═══ Document excerpt ═══
Category Archives: library

reading buildings

On Monday, Adriene Jenik, who is Associate Professor of Computer & Media Arts at UC San Diego, stopped by for what turned into an interesting discussion on the future of libraries. Adriene is a telecommunications media artist who has experimented extensively in virtual performance with projects like Desktop Theater and SPECFLIC, an ongoing “speculative distributed cinema project.”
More recently, she wrote and produced SPECFLIC 2.0, which explores the intersection of digital media, books, and reading. With the help of a large network of collaborating artists, Jenik transformed the Martin Luther King Library in San Jose into a one night only vision of the future called the InfoSphere, where a computerized reference librarian called The Infospherian provides an interface to all the bits of information what anyone might need, and is in charge of issuing and enforcing reading licenses to the public.
Before the group got to discussing how libraries where changing, Adriene and I first discussed how neighborhoods and cities develop; the way growth is encouraged and discouraged in certain areas, and of those who benefit from seeing either scenario play out.
As in the discussion we had about neighborhoods, I am ambivalent towards the way libraries are changing. People use search engines to find information quickly and are less frequently doing research in libraries. In fact, even in libraries computer labs tend to be the most populous rooms. The act of looking through physical books lends itself well to serendipitous discoveries, and while I agree that many of these kinds of experiences may be lost, it’s hard to really know for sure what is gained and what is lost when you’re in the midst of change.
═══
**Required task 1**
Write out the passage of the library post starting with "More recently, she" and going on through "scenario play out.".
═══ Records for processing ═══
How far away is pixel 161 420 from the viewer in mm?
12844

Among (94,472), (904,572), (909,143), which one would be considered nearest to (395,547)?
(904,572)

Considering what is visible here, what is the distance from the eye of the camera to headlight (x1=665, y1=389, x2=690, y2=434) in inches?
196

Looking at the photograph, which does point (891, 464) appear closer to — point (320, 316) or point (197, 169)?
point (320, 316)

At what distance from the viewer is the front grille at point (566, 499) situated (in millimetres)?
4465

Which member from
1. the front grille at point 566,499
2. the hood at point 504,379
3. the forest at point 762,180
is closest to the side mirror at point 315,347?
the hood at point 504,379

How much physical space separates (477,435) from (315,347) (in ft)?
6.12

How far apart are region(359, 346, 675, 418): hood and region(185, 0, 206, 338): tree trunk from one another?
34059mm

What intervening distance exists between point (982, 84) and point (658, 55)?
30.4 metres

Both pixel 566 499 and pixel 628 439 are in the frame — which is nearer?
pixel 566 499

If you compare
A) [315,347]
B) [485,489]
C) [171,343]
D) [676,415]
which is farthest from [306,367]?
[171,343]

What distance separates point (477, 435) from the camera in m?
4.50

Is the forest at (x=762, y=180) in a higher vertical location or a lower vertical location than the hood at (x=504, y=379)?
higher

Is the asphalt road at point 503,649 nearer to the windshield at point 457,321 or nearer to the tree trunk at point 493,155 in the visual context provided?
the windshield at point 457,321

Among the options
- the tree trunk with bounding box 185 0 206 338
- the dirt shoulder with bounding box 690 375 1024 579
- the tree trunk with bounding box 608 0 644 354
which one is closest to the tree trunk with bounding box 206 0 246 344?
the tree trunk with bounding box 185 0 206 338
═══
**Required task 2**
Lay out the records as a JSON list of strings, one string per line, starting with the line with "Looking at the" and going on through the last line of the records, leaving out blank lines.

**Exercise solution 1**
More recently, she wrote and produced SPECFLIC 2.0, which explores the intersection of digital media, books, and reading. With the help of a large network of collaborating artists, Jenik transformed the Martin Luther King Library in San Jose into a one night only vision of the future called the InfoSphere, where a computerized reference librarian called The Infospherian provides an interface to all the bits of information what anyone might need, and is in charge of issuing and enforcing reading licenses to the public.
Before the group got to discussing how libraries where changing, Adriene and I first discussed how neighborhoods and cities develop; the way growth is encouraged and discouraged in certain areas, and of those who benefit from seeing either scenario play out.

**Exercise solution 2**
[
  "Looking at the photograph, which does point (891, 464) appear closer to — point (320, 316) or point (197, 169)?",
  "point (320, 316)",
  "At what distance from the viewer is the front grille at point (566, 499) situated (in millimetres)?",
  "4465",
  "Which member from",
  "1. the front grille at point 566,499",
  "2. the hood at point 504,379",
  "3. the forest at point 762,180",
  "is closest to the side mirror at point 315,347?",
  "the hood at point 504,379",
  "How much physical space separates (477,435) from (315,347) (in ft)?",
  "6.12",
  "How far apart are region(359, 346, 675, 418): hood and region(185, 0, 206, 338): tree trunk from one another?",
  "34059mm",
  "What intervening distance exists between point (982, 84) and point (658, 55)?",
  "30.4 metres",
  "Both pixel 566 499 and pixel 628 439 are in the frame — which is nearer?",
  "pixel 566 499",
  "If you compare",
  "A) [315,347]",
  "B) [485,489]",
  "C) [171,343]",
  "D) [676,415]",
  "which is farthest from [306,367]?",
  "[171,343]",
  "What distance separates point (477, 435) from the camera in m?",
  "4.50",
  "Is the forest at (x=762, y=180) in a higher vertical location or a lower vertical location than the hood at (x=504, y=379)?",
  "higher",
  "Is the asphalt road at point 503,649 nearer to the windshield at point 457,321 or nearer to the tree trunk at point 493,155 in the visual context provided?",
  "the windshield at point 457,321",
  "Among the options",
  "- the tree trunk with bounding box 185 0 206 338",
  "- the dirt shoulder with bounding box 690 375 1024 579",
  "- the tree trunk with bounding box 608 0 644 354",
  "which one is closest to the tree trunk with bounding box 206 0 246 344?",
  "the tree trunk with bounding box 185 0 206 338"
]